Были и небылицы полигона - страница 13



…Но все бытовые трудности как-то нас не очень трогали. Мы, собственно, и не видели лучшего. Ещё свежа в памяти была война с её настоящим голодом. Да и до войны, и после неё нас не баловали изобилием. … К тому же всё скрашивала наша молодость. Никогда потом я не жил в таком тесном общении с множеством прекрасных друзей.

Было вполне естественным, гуляя по городку, зайти к кому-нибудь из друзей без каких-либо предварительных договорённостей. И встречи эти не сводились к застолью – нам было интересно и весело вместе. Потом, живя в Москве, я часто недоумевал – куда это всё исчезло?..
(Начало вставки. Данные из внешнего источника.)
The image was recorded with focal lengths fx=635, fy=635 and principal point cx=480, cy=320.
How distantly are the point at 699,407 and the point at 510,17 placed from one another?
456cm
Почему-то встречи стали очень редкими, немыслимыми без предварительных согласований, телефонных звонков. Что это? Возраст? Или синдром большого города? Не знаю, но без такого дружеского общения наша жизнь в Кап. Яре была бы несоизмеримо хуже…

В. Т. Мальков:

В июле 1954 года поезд везёт меня на станцию Капустин Яр («Разъезда 85 км» тогда ещё не было). Фургон на шасси грузовика с трудом вместил приезжих и через село привёз на площадь у Дома офицеров, которую пересекает узкая однорядная бетонка мимо памятника Сталину. Площадь ещё не заасфальтирована, а солидное здание штаба достраивается.

Поселили в приспособленном под общежитие двухэтажном доме, в одной комнате по четыре человека, есть балкон, кухня, ванная с дровяной колонкой.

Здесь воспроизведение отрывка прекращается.